- _Texte à lire_

La pandémie de Covid-19, pour des raisons qui ne sont pas encore totalement comprises, ne s’est pas installée de manière aussi spectaculaire en Afrique de l’Ouest qu’en Europe et en Amérique du Nord. Comme le virus a mis du temps à se propager, beaucoup ont plaisanté sur les médias sociaux : “les Chinois nous ont envoyé la version kpayo (contrefaçon) du virus”. Alors que les anciennes puissances coloniales ont été lentes à réagir en fournissant une assistance sanitaire et une aide, la Chine a rapidement apporté son soutien. Le millionnaire chinois Jack Ma a fait don de masques, d’EPI et de kits de dépistage au ministère béninois de la santé. Il se pourrait que l’épidémie contribue à renforcer les enjeux chinois en Afrique, et à signaler les limites de l’intervention occidentale dans la région.

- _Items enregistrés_
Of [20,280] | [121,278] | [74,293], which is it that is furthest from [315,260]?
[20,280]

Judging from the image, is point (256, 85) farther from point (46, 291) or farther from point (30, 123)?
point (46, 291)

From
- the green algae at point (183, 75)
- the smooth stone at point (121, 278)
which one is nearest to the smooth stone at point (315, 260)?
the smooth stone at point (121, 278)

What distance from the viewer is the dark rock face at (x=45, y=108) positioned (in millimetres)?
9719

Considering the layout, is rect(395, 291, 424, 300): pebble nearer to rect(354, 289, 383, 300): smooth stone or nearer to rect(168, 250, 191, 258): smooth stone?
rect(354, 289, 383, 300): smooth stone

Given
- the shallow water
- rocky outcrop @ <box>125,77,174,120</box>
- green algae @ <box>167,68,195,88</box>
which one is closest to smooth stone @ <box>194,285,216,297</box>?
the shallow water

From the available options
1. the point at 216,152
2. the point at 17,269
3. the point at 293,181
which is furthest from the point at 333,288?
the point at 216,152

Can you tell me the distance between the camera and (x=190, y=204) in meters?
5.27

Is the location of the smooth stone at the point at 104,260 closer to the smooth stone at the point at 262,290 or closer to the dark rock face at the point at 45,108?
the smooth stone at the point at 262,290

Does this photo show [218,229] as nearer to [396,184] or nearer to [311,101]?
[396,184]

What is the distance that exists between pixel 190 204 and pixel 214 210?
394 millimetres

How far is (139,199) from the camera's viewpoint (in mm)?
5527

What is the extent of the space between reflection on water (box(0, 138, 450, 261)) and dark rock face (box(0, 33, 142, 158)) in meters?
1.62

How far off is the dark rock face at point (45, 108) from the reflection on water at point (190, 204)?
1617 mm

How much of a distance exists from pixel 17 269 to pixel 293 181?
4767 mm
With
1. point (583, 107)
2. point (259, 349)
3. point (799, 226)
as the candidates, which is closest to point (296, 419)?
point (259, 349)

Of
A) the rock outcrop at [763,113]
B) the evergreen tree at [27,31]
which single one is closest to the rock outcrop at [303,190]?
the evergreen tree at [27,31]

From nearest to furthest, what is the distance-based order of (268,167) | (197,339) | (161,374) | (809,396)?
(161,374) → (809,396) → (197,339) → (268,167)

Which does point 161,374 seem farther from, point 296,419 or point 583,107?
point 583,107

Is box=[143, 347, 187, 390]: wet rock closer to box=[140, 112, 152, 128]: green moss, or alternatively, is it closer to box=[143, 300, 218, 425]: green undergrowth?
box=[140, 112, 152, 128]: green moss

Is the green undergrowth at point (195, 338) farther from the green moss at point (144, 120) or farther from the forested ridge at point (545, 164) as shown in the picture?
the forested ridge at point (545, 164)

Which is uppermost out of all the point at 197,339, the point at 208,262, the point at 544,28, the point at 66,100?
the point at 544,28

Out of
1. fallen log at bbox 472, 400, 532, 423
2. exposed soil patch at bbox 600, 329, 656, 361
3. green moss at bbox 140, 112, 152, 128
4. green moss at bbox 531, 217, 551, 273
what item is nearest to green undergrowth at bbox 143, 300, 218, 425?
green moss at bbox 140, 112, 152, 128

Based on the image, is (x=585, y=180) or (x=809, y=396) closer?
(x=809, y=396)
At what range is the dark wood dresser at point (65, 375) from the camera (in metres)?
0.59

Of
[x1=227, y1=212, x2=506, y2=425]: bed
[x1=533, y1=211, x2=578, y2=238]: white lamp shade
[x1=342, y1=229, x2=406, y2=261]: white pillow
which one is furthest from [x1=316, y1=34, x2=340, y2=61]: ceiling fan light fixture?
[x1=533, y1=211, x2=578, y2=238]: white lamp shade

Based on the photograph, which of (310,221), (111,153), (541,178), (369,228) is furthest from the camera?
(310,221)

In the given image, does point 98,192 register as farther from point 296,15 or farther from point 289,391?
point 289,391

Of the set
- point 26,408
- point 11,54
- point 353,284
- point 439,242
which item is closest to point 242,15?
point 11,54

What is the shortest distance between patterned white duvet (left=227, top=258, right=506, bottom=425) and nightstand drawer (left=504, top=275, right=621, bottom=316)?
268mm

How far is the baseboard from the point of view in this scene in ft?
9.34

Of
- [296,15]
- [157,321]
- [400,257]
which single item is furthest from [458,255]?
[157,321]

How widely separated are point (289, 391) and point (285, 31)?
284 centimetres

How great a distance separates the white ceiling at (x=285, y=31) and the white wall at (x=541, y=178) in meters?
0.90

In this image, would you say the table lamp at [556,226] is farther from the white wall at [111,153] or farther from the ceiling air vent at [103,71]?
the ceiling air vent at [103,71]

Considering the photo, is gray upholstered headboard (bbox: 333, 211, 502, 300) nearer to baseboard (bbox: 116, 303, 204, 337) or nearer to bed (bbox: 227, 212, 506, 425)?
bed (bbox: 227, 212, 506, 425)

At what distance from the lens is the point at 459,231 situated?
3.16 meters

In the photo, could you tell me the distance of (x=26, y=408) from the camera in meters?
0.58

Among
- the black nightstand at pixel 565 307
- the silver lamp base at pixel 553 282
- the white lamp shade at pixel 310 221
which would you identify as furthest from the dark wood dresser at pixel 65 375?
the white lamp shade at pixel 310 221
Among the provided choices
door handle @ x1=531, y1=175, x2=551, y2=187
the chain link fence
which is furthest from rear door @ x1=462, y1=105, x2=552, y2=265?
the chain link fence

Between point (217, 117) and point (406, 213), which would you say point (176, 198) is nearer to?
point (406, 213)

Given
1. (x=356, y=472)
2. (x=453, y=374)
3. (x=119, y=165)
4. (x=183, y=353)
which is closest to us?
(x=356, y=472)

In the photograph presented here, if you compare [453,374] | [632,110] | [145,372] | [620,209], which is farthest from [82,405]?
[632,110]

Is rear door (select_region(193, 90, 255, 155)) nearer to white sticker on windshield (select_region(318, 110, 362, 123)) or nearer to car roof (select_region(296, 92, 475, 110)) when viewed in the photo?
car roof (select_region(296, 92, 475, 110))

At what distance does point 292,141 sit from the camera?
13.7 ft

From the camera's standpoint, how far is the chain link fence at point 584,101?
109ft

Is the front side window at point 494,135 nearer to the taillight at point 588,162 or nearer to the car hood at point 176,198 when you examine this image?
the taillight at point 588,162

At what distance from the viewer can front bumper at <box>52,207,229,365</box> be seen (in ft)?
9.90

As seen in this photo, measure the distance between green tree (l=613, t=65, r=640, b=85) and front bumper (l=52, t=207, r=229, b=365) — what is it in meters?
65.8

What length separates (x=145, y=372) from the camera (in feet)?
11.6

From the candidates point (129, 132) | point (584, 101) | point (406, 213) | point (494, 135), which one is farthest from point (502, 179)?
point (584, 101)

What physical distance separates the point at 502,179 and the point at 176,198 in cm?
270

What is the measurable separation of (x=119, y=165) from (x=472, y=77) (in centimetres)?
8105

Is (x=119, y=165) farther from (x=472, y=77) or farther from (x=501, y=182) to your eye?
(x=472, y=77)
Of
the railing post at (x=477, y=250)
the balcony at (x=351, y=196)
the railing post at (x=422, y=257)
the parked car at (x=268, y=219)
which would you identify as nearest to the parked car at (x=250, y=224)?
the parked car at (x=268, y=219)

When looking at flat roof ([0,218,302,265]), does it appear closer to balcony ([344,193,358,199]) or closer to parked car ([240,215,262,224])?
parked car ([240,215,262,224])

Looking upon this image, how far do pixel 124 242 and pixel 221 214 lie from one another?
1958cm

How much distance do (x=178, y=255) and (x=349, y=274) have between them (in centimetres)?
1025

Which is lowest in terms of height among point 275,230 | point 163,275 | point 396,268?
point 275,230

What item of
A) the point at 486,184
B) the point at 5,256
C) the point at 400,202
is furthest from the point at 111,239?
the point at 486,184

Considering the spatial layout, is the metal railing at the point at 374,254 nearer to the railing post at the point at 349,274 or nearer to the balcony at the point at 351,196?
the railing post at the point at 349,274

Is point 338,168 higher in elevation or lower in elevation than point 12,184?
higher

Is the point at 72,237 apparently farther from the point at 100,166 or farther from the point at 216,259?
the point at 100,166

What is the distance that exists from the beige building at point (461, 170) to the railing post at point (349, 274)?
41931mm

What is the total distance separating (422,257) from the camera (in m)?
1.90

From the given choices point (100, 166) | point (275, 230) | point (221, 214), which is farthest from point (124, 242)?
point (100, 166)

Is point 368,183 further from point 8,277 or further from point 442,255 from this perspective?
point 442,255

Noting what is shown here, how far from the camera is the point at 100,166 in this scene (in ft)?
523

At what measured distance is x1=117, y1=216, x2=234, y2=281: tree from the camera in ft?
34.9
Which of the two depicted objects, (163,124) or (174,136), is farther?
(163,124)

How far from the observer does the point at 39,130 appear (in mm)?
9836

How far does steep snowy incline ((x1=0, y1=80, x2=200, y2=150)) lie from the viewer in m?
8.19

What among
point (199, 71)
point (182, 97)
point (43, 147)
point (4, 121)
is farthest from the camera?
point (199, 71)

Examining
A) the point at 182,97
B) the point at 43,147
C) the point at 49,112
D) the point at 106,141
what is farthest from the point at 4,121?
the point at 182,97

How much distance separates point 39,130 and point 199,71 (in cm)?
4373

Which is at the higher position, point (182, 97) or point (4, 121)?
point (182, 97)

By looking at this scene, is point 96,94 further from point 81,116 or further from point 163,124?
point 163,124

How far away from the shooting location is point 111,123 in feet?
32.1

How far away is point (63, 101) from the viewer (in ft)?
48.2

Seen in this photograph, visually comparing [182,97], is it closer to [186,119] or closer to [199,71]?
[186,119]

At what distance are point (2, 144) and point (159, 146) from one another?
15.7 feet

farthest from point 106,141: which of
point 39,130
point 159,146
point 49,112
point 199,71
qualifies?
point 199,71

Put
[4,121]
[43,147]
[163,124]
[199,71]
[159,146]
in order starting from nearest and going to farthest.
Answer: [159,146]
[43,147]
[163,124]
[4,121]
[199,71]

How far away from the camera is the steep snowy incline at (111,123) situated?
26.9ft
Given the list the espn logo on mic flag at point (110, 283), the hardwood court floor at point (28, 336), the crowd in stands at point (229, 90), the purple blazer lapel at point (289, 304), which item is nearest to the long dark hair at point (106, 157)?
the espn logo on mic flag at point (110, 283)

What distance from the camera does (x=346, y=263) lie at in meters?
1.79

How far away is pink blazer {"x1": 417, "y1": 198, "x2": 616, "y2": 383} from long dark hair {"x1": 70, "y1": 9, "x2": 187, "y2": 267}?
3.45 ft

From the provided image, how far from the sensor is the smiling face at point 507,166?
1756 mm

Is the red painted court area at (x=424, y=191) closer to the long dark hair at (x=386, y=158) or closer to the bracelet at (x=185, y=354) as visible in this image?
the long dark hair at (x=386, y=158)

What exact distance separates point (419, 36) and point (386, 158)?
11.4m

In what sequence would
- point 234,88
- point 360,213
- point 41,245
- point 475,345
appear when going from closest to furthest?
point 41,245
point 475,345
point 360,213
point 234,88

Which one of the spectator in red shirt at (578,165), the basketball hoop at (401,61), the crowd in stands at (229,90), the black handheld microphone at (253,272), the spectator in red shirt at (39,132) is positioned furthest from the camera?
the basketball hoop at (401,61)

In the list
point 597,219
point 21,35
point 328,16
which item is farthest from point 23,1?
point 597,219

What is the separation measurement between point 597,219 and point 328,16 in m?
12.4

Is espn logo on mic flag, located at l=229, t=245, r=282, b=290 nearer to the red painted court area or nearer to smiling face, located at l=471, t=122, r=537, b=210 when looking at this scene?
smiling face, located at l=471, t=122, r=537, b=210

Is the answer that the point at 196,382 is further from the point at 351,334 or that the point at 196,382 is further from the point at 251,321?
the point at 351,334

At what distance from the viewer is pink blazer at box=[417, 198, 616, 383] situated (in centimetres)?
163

- _Consignes_
1. Relevez dans le texte sur la Covid-19 en Afrique de l'Ouest tout ce que Jack Ma a donné au ministère béninois de la santé.
2. Recopiez la partie du texte qui s'ouvre sur les mots contenant « La pandémie de » et se ferme sur « dans la région. », en renommant « virus » en « pathogène ».

- _Corrigé des exercices_
1. Des masques, des EPI et des kits de dépistage.

2.
La pandémie de Covid-19, pour des raisons qui ne sont pas encore totalement comprises, ne s’est pas installée de manière aussi spectaculaire en Afrique de l’Ouest qu’en Europe et en Amérique du Nord. Comme le pathogène a mis du temps à se propager, beaucoup ont plaisanté sur les médias sociaux : “les Chinois nous ont envoyé la version kpayo (contrefaçon) du pathogène”. Alors que les anciennes puissances coloniales ont été lentes à réagir en fournissant une assistance sanitaire et une aide, la Chine a rapidement apporté son soutien. Le millionnaire chinois Jack Ma a fait don de masques, d’EPI et de kits de dépistage au ministère béninois de la santé. Il se pourrait que l’épidémie contribue à renforcer les enjeux chinois en Afrique, et à signaler les limites de l’intervention occidentale dans la région.